Not that this helps you, but I have found that the CD volume is much higher than any of the rest of the inputs on the head unit. I don't remember there being any way to adjust them, but I also haven't looked recently. The manual (assuming you received the right booklet for your radio) is however quite thorough regarding the adjustments/features of the head unit.


----------



## flheat (Sep 29, 2006)

*Re: Aux Input Volume (gilesrulz)*

I have found a large disparity in volume switching between satellite and FM


----------



## ericl (Nov 26, 2006)

I'm still having problems with a humming noise coming from the speakers whenever I plug my iPod into the aux input. I get some humming feedback and it seems to not matter which volume is higher, on the stereo or iPod. 
Anyone else having this problem?


----------



## gilesrulz (Nov 2, 2006)

*Re: (ericl)*

I remember people having this issue when they were charging their iPod using the cigarette lighter.


----------



## ericl (Nov 26, 2006)

No charging, just the iPod in the glove box with a headphone adapter. 
It's quite an annoying sound. It sounds like it should be an easy fix with a ground loop isolator or something (I think that's what it will take, but I'm not an electrician).


----------



## Grafixx101 (Jul 7, 2006)

*Re: Aux Input Volume (PanEuropean)*


_Quote, originally posted by *PanEuropean* »_
The factory decided to provide the jack by deleting the glovebox light (which normally fits in that position) and providing a flat plate with a hole in it for an audio jack.

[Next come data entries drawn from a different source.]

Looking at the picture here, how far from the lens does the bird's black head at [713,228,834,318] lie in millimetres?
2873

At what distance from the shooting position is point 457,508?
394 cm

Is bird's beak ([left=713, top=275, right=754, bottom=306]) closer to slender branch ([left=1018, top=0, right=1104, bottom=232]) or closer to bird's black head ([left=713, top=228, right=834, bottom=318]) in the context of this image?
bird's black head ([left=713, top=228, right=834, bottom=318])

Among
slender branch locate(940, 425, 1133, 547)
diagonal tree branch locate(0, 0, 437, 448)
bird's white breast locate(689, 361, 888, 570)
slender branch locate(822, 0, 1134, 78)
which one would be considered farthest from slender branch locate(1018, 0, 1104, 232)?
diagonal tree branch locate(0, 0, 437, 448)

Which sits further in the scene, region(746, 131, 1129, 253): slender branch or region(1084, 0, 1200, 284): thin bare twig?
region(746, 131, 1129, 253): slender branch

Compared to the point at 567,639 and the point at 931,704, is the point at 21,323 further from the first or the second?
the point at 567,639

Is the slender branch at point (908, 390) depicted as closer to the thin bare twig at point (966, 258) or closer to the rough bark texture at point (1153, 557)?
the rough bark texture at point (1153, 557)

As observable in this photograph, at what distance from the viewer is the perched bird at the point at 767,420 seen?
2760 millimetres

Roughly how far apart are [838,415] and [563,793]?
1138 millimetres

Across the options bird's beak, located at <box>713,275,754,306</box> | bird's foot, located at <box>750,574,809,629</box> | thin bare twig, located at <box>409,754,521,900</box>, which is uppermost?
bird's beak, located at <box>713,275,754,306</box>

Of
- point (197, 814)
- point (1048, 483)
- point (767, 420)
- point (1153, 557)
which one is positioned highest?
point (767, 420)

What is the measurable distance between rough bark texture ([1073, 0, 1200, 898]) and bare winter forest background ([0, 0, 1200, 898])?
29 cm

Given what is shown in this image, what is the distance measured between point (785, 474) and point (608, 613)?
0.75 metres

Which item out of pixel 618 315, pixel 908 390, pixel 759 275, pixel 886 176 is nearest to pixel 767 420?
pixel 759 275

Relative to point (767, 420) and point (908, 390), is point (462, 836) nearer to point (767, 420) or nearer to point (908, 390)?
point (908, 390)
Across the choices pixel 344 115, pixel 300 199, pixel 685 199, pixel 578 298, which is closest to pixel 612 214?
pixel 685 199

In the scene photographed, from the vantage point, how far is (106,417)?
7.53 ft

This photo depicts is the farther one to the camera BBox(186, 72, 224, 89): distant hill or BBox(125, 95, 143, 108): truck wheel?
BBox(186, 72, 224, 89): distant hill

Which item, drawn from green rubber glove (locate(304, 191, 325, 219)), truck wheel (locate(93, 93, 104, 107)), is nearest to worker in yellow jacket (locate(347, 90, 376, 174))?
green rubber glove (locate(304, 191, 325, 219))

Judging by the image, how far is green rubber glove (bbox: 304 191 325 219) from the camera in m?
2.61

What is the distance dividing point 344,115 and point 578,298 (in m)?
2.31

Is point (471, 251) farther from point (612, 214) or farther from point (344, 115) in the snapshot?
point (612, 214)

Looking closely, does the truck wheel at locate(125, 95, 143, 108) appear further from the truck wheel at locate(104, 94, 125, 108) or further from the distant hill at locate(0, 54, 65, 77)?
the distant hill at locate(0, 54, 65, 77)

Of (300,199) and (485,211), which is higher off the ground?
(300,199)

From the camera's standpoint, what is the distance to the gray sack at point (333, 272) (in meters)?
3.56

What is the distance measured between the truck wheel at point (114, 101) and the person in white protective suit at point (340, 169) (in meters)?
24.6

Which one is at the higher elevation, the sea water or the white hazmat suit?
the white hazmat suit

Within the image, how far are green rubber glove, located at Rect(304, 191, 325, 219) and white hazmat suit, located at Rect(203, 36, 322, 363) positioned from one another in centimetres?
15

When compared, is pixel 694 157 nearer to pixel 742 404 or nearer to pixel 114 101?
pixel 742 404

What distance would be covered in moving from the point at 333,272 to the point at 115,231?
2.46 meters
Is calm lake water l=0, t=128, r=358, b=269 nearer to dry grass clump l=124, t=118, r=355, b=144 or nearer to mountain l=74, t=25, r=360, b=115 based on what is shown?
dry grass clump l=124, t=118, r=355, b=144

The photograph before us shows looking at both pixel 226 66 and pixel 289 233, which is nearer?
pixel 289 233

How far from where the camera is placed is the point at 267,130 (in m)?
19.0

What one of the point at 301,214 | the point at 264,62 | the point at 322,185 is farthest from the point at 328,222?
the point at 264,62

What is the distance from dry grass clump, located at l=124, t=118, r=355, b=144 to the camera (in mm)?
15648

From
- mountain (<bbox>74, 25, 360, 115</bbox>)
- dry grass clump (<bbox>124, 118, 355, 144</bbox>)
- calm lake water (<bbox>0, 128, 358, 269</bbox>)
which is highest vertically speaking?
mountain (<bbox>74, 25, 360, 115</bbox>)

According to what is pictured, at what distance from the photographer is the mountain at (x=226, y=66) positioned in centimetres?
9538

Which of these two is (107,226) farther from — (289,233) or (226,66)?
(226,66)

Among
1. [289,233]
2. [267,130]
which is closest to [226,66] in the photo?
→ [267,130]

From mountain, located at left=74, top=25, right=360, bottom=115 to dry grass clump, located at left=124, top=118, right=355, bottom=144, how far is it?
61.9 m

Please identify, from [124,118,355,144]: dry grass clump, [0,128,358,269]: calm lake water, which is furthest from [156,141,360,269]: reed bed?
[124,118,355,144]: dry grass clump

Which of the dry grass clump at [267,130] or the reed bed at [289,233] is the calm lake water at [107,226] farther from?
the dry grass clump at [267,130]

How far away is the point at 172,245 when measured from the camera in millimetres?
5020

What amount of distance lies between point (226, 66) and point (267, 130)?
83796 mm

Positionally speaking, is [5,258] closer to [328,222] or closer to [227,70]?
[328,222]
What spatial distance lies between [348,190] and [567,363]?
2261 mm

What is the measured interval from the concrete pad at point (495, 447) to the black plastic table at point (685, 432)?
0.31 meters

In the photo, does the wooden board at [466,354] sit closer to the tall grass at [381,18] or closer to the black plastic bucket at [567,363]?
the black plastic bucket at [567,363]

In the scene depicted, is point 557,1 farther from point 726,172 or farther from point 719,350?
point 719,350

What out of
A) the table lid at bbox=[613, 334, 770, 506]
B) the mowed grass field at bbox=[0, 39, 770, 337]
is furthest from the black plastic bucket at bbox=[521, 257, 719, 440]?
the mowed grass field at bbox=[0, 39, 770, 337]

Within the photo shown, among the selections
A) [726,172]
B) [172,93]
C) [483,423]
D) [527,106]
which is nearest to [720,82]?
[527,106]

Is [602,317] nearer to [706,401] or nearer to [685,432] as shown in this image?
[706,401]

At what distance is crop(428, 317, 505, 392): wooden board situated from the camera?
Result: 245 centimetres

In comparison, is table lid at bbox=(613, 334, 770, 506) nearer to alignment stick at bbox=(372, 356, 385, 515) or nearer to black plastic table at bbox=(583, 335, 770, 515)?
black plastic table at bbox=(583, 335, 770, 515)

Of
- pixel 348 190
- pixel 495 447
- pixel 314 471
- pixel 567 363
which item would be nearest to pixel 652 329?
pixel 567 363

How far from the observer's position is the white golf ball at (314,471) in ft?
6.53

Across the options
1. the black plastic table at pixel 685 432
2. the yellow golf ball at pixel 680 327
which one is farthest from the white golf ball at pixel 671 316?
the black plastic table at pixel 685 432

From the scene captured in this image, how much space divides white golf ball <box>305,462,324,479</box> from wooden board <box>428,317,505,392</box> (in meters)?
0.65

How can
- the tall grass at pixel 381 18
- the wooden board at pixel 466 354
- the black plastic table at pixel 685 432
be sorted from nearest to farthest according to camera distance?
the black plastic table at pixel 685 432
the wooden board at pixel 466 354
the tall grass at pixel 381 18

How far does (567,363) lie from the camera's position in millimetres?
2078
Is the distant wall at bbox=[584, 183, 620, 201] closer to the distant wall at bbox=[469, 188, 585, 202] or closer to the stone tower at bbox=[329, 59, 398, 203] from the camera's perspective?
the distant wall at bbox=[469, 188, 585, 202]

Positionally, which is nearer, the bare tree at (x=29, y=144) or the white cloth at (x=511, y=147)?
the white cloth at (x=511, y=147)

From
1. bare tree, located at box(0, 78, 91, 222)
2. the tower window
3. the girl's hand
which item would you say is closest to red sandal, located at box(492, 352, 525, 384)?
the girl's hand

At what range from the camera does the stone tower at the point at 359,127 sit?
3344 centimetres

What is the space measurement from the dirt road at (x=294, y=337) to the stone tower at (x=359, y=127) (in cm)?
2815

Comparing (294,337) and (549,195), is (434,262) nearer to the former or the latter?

Does anyone know if it's possible to re-attach the glove-box light on NAR vehicles? If one were to take out the Aux input, would the wiring be there to attach the OEM light? Just curious as I may not be needing the Aux input in the future.
Thanks!


----------



## gilesrulz (Nov 2, 2006)

*Re: (ericl)*

If you are sure that your cable is good, I would take it to your dealer. That sounds like a grounding problem that is not normal.
.....
I looked inside the dash on that side and did not find a hanging part of the wiring harness that would obviously be for the light, but I only spent 10 minutes using a flashlight. It seems likely that they would use the same wiring harness as the ROW cars, but it is also possible they did not use the same harness due to the added noise that harness might add to the aux input.


----------



## bougy (Nov 21, 2006)

*Re: Aux Input Volume (jnhashmi)*

hi everybody, hi jnhashmi,
very interesting post, my Samoa EOS has arrived at my dealer, we are trying to plannify the add-ons to do (alcantara, brodit, qtek, front PDC) and the missing thing is exactly that AUX cable which is NOT available in belgium (but well in germany for 30$ in the options list for a new car) I called VW Luxembourg, VW belgium, Blaupunkt Belgium and searched hours on the net to find a reference of that cable, just found a third party who makes it and the Audiolink (jack and usb box) box.
your problem with the level input is important for me, as I need to tell the guys what to do by tomorrow ...
So jnhashmi, do you have a RCD 500 Dynaudio by any chance ? (that's mine)
If one of you has the reference of the cable I'll be quite happy to have it ... Michael maybe ?
thanks a million, bad days for me at the moment ... car waiting 4 me because of a 10$ cable missing ...
bougy


_Modified by bougy at 10:01 PM 2-8-2007_


----------